(Dataset items)
◇ ◇ ◇ ◇

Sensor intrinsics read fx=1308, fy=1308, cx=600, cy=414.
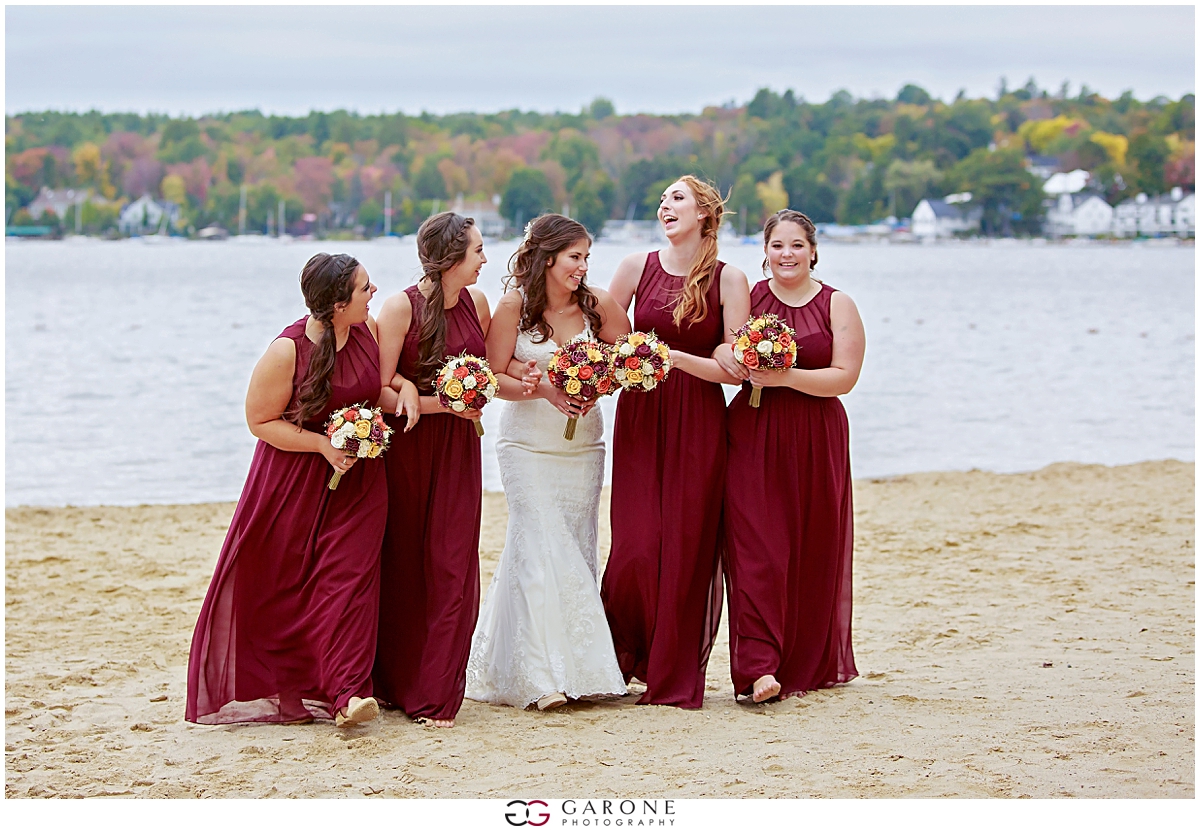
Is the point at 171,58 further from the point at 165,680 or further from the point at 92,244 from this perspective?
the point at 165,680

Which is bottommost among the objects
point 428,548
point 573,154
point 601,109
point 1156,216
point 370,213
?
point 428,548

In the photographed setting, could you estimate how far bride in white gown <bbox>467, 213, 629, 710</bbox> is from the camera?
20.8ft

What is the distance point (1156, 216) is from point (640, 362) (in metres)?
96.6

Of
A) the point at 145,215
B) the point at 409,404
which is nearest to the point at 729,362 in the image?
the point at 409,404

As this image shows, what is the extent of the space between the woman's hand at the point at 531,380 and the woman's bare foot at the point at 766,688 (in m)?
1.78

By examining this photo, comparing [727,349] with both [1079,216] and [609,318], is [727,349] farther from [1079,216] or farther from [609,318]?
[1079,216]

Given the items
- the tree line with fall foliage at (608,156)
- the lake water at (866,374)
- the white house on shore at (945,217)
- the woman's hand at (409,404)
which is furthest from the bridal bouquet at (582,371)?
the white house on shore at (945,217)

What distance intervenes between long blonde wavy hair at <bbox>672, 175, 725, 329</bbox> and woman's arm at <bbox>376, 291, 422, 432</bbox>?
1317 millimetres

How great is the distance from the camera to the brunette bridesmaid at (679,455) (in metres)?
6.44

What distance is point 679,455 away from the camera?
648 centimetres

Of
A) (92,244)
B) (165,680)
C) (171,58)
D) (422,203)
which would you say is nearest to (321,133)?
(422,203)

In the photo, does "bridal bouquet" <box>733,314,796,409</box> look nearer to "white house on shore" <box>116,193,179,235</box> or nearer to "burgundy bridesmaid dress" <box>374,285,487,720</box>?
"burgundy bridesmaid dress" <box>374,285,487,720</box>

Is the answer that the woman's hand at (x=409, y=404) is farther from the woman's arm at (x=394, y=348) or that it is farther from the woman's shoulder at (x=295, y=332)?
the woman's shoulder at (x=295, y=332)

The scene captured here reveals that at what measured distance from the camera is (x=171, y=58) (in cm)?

◇ ◇ ◇ ◇

Stated goal:
Could you echo back the lines word for word, starting at the line that contains "Is the answer" and stopping after the last line of the dataset items?

Response for this exercise:
Is the answer that the woman's hand at (x=409, y=404) is farther from the woman's arm at (x=394, y=348) or that it is farther from the woman's shoulder at (x=295, y=332)?
the woman's shoulder at (x=295, y=332)

The scene captured here reveals that at what measured distance from the camera is (x=171, y=58) (in cm)?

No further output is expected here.